3.2. Relative Importance of the Variables and Their Sub-Classes

Based on the literature studies and local geo-environmental factors, eight flood conditioning factors were selected and their MC test was carried out for FS modeling. It is also important to know which variables and their respective sub-classes are more important for occurrences of flood. Therefore, to know that, here we applied the method of mean decrease accuracy (MDA) of the RF algorithm and SWARA weight for relative importance of factors and their sub-classes respectively. Table 4 shows the result of relative importance of several factors identified through MDA methods. Thus, the output result shows that distance to river (0.91) is the most important factor for occurrences of flood followed by rainfall (0.84), LULC (0.66), SPI (0.54), soil (0.43), TWI (0.36), NDVI (0.28), and elevation (0.18). Therefore, the above factors are very much responsible for the occurrences of flood in this study area.

In the previous paragraph, we described the relative importance of several factors, but it is also necessary to know the importance of each sub-class of several respective factors on flood occurrences. Therefore, here we analyzed the weightage of each factor’s sub-classes by using the SWARA method, and the result is shown in Table 5. The result of the SWARA method shows that aquatic spume with weightage of 0.45 is most responsible for flood followed by agricultural land (0.16) and fallow land (0.12) in the LULC factors. On the other hand, arenaceous area, dense forest, and degraded forest with nil value of SWARA weightage are much less responsible for flood. In the case of soil type, W044 (0.37), W047 (0.25), and W065 (0.19) are associated with flood. Rainfall is one of the most significant parameters for occurrences of flood and the sub-classes of 380.28 to 383.79 (0.52), 388.29 to 389.52 (0.17), and 387.13 to 388.28 (0.11) are highly associated with flood occurrences.
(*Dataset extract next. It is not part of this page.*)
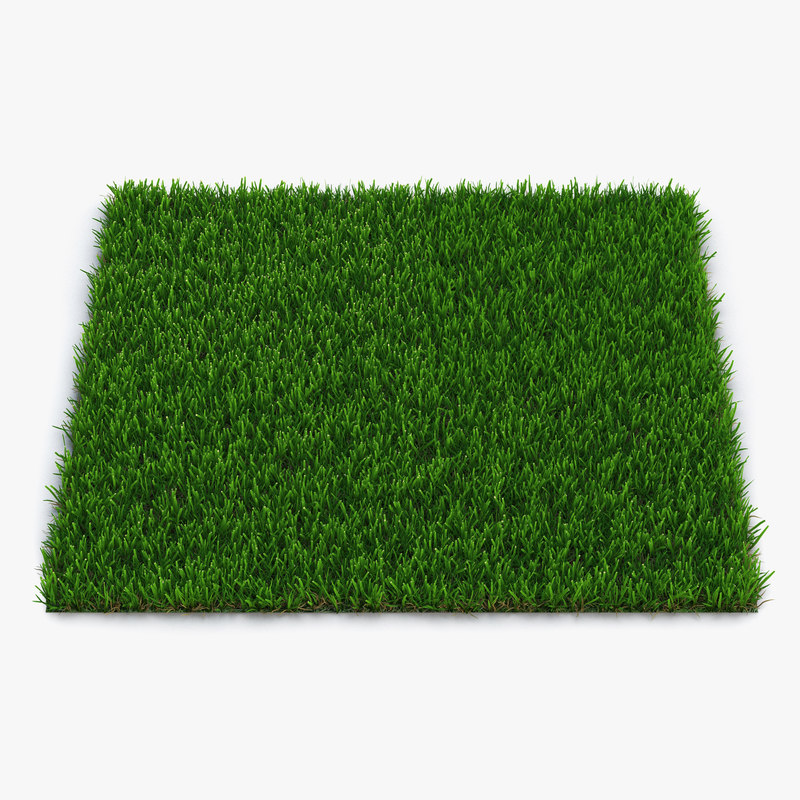 zoysia grass 3d model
NDVI value ranges from −0.329 to −0.552, and the class of 0.395 to 0.552 is associated with high value of 0.23 followed by 0.331 to 0.395 (0.21) and 0.270 to 0.330 (0.17), and very low value consist of < −0.329 (0.11). In distance to river, the sub-class of < 400 m is highly responsible for flood occurrences as the SWARA weight of < 200 m and 200 to 400 m is 0.23 and 0.32, respectively. The area of low flood occurrences zone in distance to river are 1000 m and above 1000 m, as their respective values are 0.09 and 0.04. Elevation is one dominant factor for occurrences of flood. The sub-class of 4 to 34 m is most responsible for occurrences of flood with weightage value of 0.52 followed by 34 to 48 m (0.23) and 48 to 61 m (0.12). The very low zones for flood occurrences area are97 to 142 m, 61 to 77 m, and 77 to 97 m with weightage value is 0.02, 0.03, and 0.08 respectively. The sub-class of 10.407 to 12.061 of TWI (0.19) and in SPI, the sub-class of 9.612 to 12.458 (0.23) is highly associated with frequent flood occurrences in this study area.

3.3. Spatial Assessment of Flood Susceptibility Mapping

The present research work of FS assessment was carried out using two ML algorithms of SVR and HP and one ensemble approach of SVR-HP in the Koiya river basin of Bengal Basin. The aforementioned model’s output maps are presented in Figure 6. In the purpose of better understanding the spatial distribution and their variation, all of these model’s output maps were classified into five categories by using Jenk’s natural breaks methods in the ArcGIS 10.4 platform. These classifications are very low, low, moderate, high, and very high, and have been symbolized with the same color for every zone in the respective maps prepared through ML algorithms. All of these maps have shown near regularity among the several susceptibility zones prepared for FS mapping. The FS map prepared through the SVR model is presented in Figure 6a and respective aerial coverage of five zones, i.e., very low, low, moderate, high, and very high are173.01 (12.07%), 572.55 (39.94%), 259.22 (18.08%), 154.23 (10.76%), and 274.69 (19.16%) km² respectively (Figure 7). In the case of the HP model, the prepared FS map is shown in Figure 6b and aerial coverage by five zones, i.e., very low is 231.29 (16.13%), low is 553.69 (38.62%), moderate is 199.50 (13.92%), high is 216.51 (15.10%), and very high is 232.70 (16.23%) km² (Figure 7). The ensemble of SVR-HP approach’s produced map is presented in Figure 6c and the aerial coverage and respective percentage of five zones, i.e., very low, low, moderate, high, and very high are 245.50 (17.12%), 499.31 (34.83%), 339.19 (23.66%), 259.61 (18.11%), and 90.09 (6.28%) sq. km, respectively (Figure 7). Among the three methods, ensemble of HP-SVR mapping shows the greatest area (245.50 km²) of very low FS zones followed by HP (231.29 sq.km) and SVR (173.01 km²). On the other side, the largest area of very high FS zone is covered by the SVR-produced map (274.69 km²) followed by HP (232.70 km²) and HP-SVR (90.09 km²). As a general rule, very high flood prone areas are found in the lower courses of the present river basin area and very low flood prone areas are found in the upper courses of the river, as was found in this research study.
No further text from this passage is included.